The group did agree that it would be necessary to vote, in the absence of consensus. But how would the franchise be defined? Could someone who joined yesterday have a vote? Would a minimum number of karma points be required? How would the vote be carried out? So another round of infinite meta revolved around how to decide how to decide. The network as it was originally set up did not specify a decision mechanism, nor did the Omidyars intervene by declaring mechanisms by fiat. Eventually, giving up on voting, the exhausted networkers divided the grant among three groups. The process appeared to drain rather than boost the community’s ability to explore the networked philanthropy the Omidyars had hoped to initiate.
And than the whole issue of community decision-making blew up when it turned out that one of the most vocal debaters in the grant-making thrash had created dozens of sock-puppet accounts and was awarding points to friends and subtracting points from those who disagreed with her.

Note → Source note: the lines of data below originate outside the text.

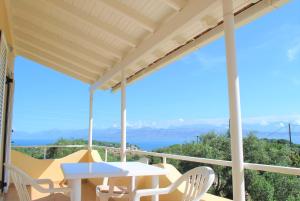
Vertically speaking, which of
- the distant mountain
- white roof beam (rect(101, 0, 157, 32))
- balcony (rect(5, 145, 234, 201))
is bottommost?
balcony (rect(5, 145, 234, 201))

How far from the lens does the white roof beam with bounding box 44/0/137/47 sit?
157 inches

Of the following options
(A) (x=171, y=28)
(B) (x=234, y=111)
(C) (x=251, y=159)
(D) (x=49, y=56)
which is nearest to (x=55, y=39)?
(D) (x=49, y=56)

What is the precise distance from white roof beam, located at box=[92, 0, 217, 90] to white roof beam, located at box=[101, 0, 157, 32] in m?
0.17

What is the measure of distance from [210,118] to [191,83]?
7.21m

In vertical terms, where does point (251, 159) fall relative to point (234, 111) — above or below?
below

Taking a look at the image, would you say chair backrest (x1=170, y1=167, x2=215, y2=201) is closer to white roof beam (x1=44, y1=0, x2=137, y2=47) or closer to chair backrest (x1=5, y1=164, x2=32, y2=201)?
chair backrest (x1=5, y1=164, x2=32, y2=201)

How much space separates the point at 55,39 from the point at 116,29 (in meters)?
1.65

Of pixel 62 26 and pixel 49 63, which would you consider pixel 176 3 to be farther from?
pixel 49 63

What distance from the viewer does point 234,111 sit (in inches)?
95.1

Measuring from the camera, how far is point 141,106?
3781cm

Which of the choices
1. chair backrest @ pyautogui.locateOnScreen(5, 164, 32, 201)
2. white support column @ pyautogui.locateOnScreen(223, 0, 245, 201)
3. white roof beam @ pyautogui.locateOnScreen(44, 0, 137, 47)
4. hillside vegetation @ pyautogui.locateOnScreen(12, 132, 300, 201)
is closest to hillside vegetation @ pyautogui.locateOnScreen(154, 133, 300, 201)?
hillside vegetation @ pyautogui.locateOnScreen(12, 132, 300, 201)

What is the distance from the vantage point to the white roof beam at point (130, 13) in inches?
140

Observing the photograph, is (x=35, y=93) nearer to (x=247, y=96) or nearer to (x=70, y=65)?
(x=247, y=96)

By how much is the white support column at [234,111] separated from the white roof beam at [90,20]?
2.15 m
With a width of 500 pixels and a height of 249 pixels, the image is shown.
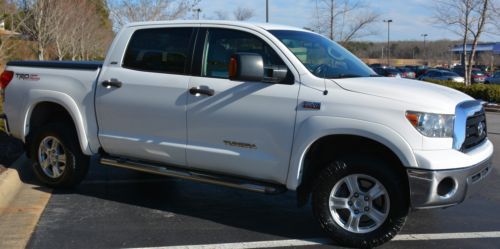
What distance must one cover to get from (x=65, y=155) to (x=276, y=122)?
9.22 ft

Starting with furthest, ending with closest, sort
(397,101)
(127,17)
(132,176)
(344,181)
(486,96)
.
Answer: (127,17), (486,96), (132,176), (344,181), (397,101)

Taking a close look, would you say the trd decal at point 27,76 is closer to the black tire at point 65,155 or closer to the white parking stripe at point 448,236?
the black tire at point 65,155

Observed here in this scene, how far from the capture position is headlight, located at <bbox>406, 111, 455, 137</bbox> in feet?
14.4

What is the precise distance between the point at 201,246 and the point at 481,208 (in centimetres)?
319

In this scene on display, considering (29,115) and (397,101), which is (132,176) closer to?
(29,115)

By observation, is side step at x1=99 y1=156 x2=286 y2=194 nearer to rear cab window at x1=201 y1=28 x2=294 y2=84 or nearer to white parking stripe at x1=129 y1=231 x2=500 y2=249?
white parking stripe at x1=129 y1=231 x2=500 y2=249

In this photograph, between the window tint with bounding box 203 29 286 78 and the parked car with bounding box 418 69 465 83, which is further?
the parked car with bounding box 418 69 465 83

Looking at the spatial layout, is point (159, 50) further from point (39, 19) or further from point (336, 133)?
point (39, 19)

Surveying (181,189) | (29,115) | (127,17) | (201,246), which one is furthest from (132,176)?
(127,17)

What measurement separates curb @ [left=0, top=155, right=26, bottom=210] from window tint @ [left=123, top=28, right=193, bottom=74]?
193cm

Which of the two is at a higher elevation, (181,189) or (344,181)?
(344,181)

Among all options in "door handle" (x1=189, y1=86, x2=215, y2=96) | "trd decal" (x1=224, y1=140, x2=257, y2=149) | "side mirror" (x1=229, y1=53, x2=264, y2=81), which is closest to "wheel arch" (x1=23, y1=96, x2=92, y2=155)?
"door handle" (x1=189, y1=86, x2=215, y2=96)

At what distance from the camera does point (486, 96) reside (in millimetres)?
20625

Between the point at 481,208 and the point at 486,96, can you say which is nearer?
the point at 481,208
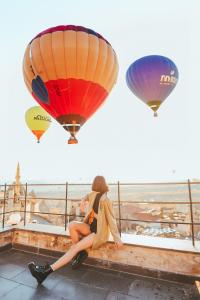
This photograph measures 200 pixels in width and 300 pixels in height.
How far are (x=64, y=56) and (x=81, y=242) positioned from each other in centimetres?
329

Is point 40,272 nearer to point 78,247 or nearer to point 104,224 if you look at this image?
point 78,247

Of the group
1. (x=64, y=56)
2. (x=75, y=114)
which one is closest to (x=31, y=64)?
(x=64, y=56)

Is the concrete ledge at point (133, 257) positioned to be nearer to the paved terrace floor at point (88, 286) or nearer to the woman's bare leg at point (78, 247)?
the paved terrace floor at point (88, 286)

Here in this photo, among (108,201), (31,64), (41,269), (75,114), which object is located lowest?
(41,269)

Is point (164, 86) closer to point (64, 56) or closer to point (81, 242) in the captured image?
point (64, 56)

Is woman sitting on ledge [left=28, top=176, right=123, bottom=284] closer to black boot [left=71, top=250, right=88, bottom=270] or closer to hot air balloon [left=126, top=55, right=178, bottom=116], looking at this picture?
black boot [left=71, top=250, right=88, bottom=270]

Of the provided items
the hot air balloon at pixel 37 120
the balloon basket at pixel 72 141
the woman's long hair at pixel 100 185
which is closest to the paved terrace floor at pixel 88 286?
the woman's long hair at pixel 100 185

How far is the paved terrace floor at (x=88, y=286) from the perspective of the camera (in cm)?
222

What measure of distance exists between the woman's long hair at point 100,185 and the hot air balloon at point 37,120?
5.18 metres

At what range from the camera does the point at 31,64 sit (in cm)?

Not too long after that, the Omidyars shut down the online community. That’s when I became convinced that virtual communities must begin by defining minimum decision-making procedures. I recalled that when personal computers were still young, they had to be booted up with a floppy disk. The first information to be read from that disk was a “boot sector” that instructed the mechanism on how to load the operating system. My experience with governance thrashes in the WELL, the River, Electric Minds, Brainstorms, and the Omidyar Network led me to believe that it is nearly impossible for a group to formulate a decision-making procedure from scratch — they need a boot sector with a minimum description of who can vote, and how the vote should be carried out. With that, the community can change the rules if they want — but at least they won’t have to argue about how to decide how to decide.
Howard begins this section with a link to a paper by Amy X. Zhang, Grant Hugh, and Michael Bernstein, PolicyKit: Building Governance in Online Communities. Here's the abstract:
The software behind online community platforms encodes a governance model that represents a strikingly narrow set of governance possibilities focused on moderators and administrators. When online communities desire other forms of government, such as ones that take many members’ opinions into account or that distribute power in non-trivial ways, communities must resort to laborious manual effort. In this paper, we present PolicyKit, a software infrastructure that empowers online community members to concisely author a wide range of governance procedures and automatically carry out those procedures on their home platforms. We draw on political science theory to encode community governance into policies, or short imperative functions that specify a procedure for determining whether a user-initiated action can execute. Actions that can be governed by policies encompass everyday activities such as posting or moderating a message, but actions can also encompass changes to the policies themselves, enabling the evolution of governance over time. We demonstrate the expressivity of PolicyKit through implementations of governance models such as a random jury deliberation, a multi-stage caucus, a reputation system, and a promotion procedure inspired by Wikipedia’s Request for Adminship (RfA) process.